→ **ARBEITSAUFTRAG 1**: Geben Sie aus dem Text zur Ad-hoc-Publizität die Passage zwischen „a) Adressaten der“ und „des öffentlichen Rechts.“ einschließlich wortgetreu wieder.
→ **ARBEITSAUFTRAG 2**:
Beantworten Sie anhand des Textes zur Ad-hoc-Publizität:
(a) Welches Kriterium aus Art. 17 Abs. 1 Unterabs. 1 MMVO grenzt die Veröffentlichungspflicht des Emittenten ein?
(b) In welchen Absätzen von Art. 17 MMVO ist die Möglichkeit des Aufschubs der Veröffentlichung vorgesehen?
(c) Für welche juristischen Personen gilt die Ad-hoc-Publizität nach Rz. 71?
→ **ARBEITSAUFTRAG 3**: Welche Fundstellen der MMVO führt der Text zur Ad-hoc-Publizität an? Nennen Sie jede so, wie sie dort steht.

### TEXTABSCHNITT

Rz. 70
Die Ad-hoc-Publizität knüpft an den Begriff der Insiderinformation an. Allerdings ist nicht jede Insiderinformation ad-hoc-publizitätspflichtig. Eingegrenzt wird die Veröffentlichungspflicht des Emittenten durch das in Art. 17 Abs. 1 Unterabs. 1 MMVO enthaltene Unmittelbarkeitskriterium (vgl. die Ausführungen unter Rdn 74 ff.) und die in Art. 17 Abs. 4 und 5 MMVO vorgesehene Möglichkeit des Aufschubs der Veröffentlichung (vgl. die Ausführungen unter Rdn 88 ff.).
a) Adressaten der Verpflichtung
Rz. 71
Emittenten, die für ihre Finanzinstrumente eine Zulassung zum Handel an einem geregelten Markt in einem Mitgliedstaat beantragt oder erhalten haben, bzw. im Falle von Instrumenten, die nur auf einem multilateralen oder organisierten Handelssystem gehandelt werden, sowie Emittenten, die für ihre Finanzinstrumente eine Zulassung zum Handel auf einem multilateralen oder organisierten Handelssystem in einem Mitgliedstaat erhalten haben oder die für ihre Finanzinstrumente eine Zulassung zum Handel auf einem multilateralen Handelssystem in einem Mitgliedstaat beantragt haben, unterliegen gem. Art. 17 Abs. 1 Unterabs. 3 MMVO der Ad-hoc-Publizität. Dies gilt sowohl für juristische Personen des privaten wie auch des öffentlichen Rechts.

######
### ÜBUNGSMATERIAL

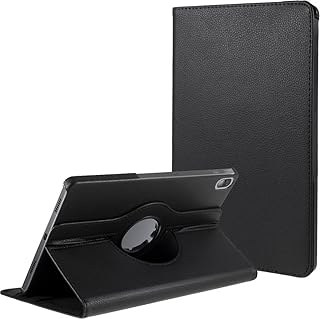 Mazz pour nokia t20 360 rotatif en cuir pu smart cover étui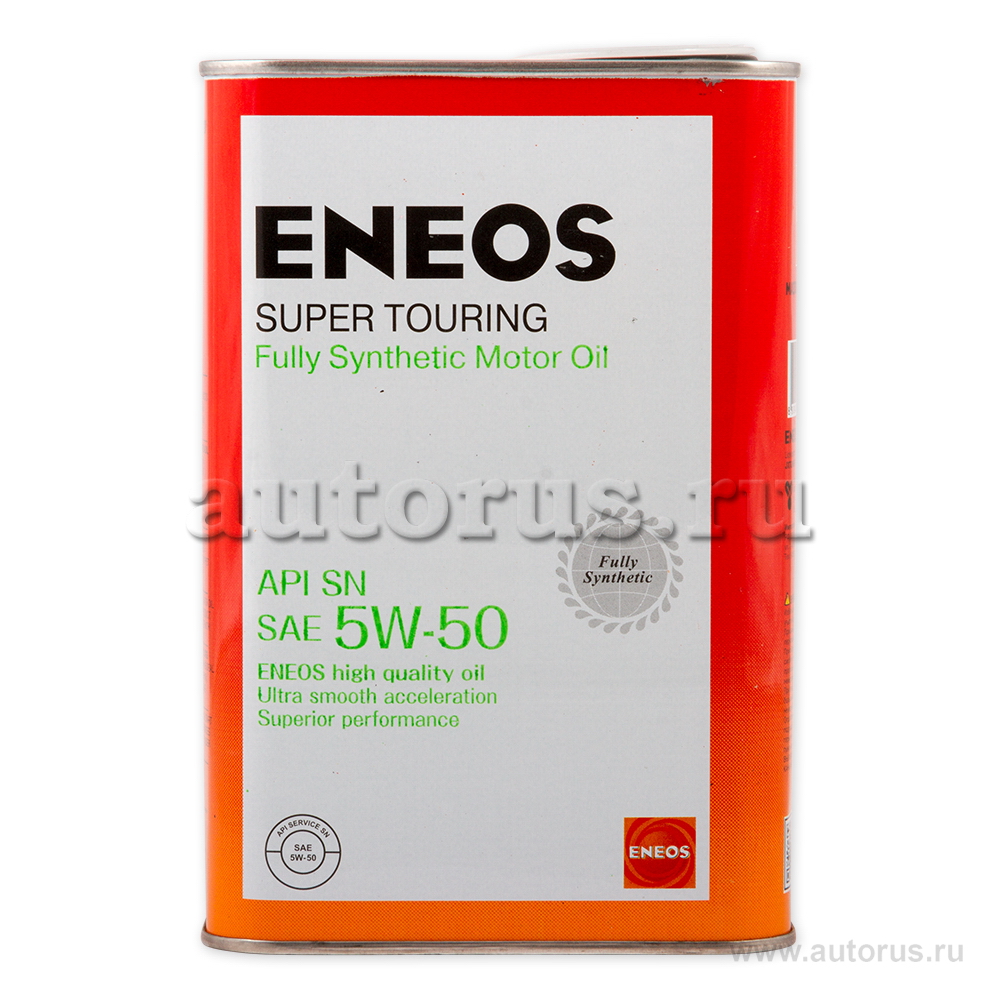 Масло моторное ENEOS Super Touring SN 5W50 синтетическое 1 л 8809478941714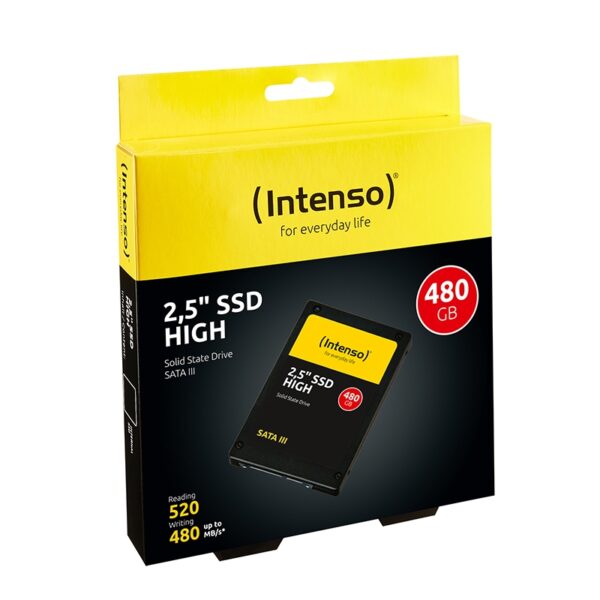 intenso 3813450 high ssd 480gb 2.5" sata3- 1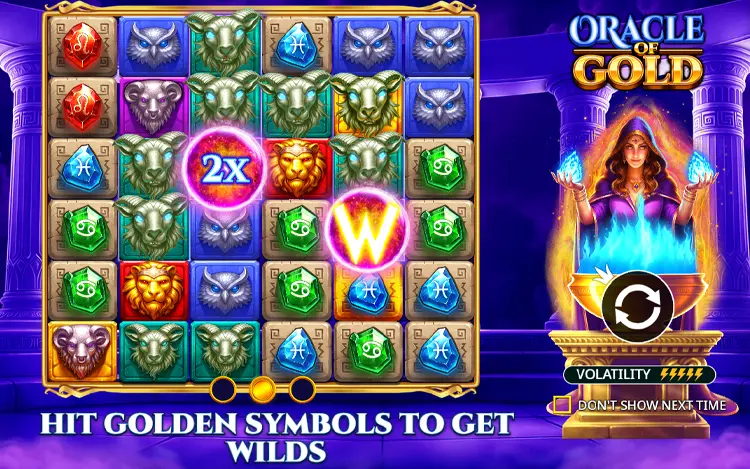 Oracle of Gold Feature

######

→ **LÖSUNG 1**:
a) Adressaten der Verpflichtung
Rz. 71
Emittenten, die für ihre Finanzinstrumente eine Zulassung zum Handel an einem geregelten Markt in einem Mitgliedstaat beantragt oder erhalten haben, bzw. im Falle von Instrumenten, die nur auf einem multilateralen oder organisierten Handelssystem gehandelt werden, sowie Emittenten, die für ihre Finanzinstrumente eine Zulassung zum Handel auf einem multilateralen oder organisierten Handelssystem in einem Mitgliedstaat erhalten haben oder die für ihre Finanzinstrumente eine Zulassung zum Handel auf einem multilateralen Handelssystem in einem Mitgliedstaat beantragt haben, unterliegen gem. Art. 17 Abs. 1 Unterabs. 3 MMVO der Ad-hoc-Publizität. Dies gilt sowohl für juristische Personen des privaten wie auch des öffentlichen Rechts.

→ **LÖSUNG 2**:
(a) Das Unmittelbarkeitskriterium.
(b) In Art. 17 Abs. 4 und 5 MMVO.
(c) Sowohl für juristische Personen des privaten wie auch des öffentlichen Rechts.

→ **LÖSUNG 3**:
- Art. 17 Abs. 1 Unterabs. 1 MMVO
- Art. 17 Abs. 4 und 5 MMVO
- Art. 17 Abs. 1 Unterabs. 3 MMVO